Лиза чувствует, как рука Босса гладит ее по голове. Хочется отправить послание в бутылке, которая вынесет его на поверхность. Лиза представляет, как пишет записку желтой штуковиной с острым черным кончиком с одной стороны и упругим розовым с другой. Название штуковины она не помнит. Лиза не помнит, как называется бутылка, записка, верх и низ, океан и рыбы. Суть вещей и что вещи ей нужны, она знает и без названий. Лучше всего она знает, что ребенок сейчас в опасности и что нужно отправить послание.
«…Первые поселенцы не шили плюшевых уточек-погремушек», — где-то в дальней дали говорит Мози. Лизе хочется спросить, какой хренью ей набивают голову в баптистской школе, только слов-названий она не помнит, а голос Мози стихает. Мози — вот ее новая правда. Лиза тянется к Мози, но, всплыв на поверхность, видит только лицо Босса.
«Спи, Кроха!» — велит Босс, упирается в Лизины плечи и снова погружает ее в воду. Океан накрывает Лизу с головой, течение уносит в прошлое, в сети ее собственных воспоминаний. На поверхность тянут руки. Это руки преподобного Джона из церкви Кэлвери. Лиза помнит эти руки, помнит, где и когда их видела. Значит, ей тринадцать. Сегодня якобы спасут ее душу.
Лиза поднимается, отплевываясь, она по пояс в голубой, пахнущей хлоркой воде. Пастор Джон поворачивает ее в нужную сторону, кладет руки ей на плечи и, улыбаясь, смотрит вниз на церковь. Лиза трет глаза. Большинство скамей пусты, но в средних рядах много детей из Группы молодых баптистов при церкви Кэлвери. Дети восторженно галдят, все ей хлопают.

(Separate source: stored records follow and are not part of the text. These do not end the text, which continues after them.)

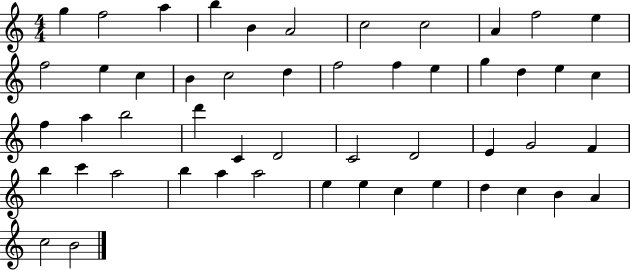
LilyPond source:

{
  \clef treble
  \numericTimeSignature
  \time 4/4
  \key c \major
  g''4 f''2 a''4 | b''4 b'4 a'2 | c''2 c''2 | a'4 f''2 e''4 | \break f''2 e''4 c''4 | b'4 c''2 d''4 | f''2 f''4 e''4 | g''4 d''4 e''4 c''4 | \break f''4 a''4 b''2 | d'''4 c'4 d'2 | c'2 d'2 | e'4 g'2 f'4 | \break b''4 c'''4 a''2 | b''4 a''4 a''2 | e''4 e''4 c''4 e''4 | d''4 c''4 b'4 a'4 | \break c''2 b'2 | \bar "|."
}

Лиза широко улыбается Мелиссиной маме — она единственная сидит с хмурым лицом, лишь ее руки спокойно лежат на коленях. Лизе жаль, что миссис Ричардсон не рада. В конце концов, этот спектакль для нее: миссис Ричардсон запретила Мелиссе общаться с Лизой. В Писании есть какая-то заповедь о том, что баптисту нельзя якшаться с не-баптистом, поэтому Лиза и ныряет в купель. Теперь Мелисса точно наберет очков. Лиза молится только о том, чтоб Босс не узнала. Лизе неведомо, что бы взбесило Босса больше — что Лиза стала настоящей баптисткой или что Лиза бессовестно закосила под баптистку.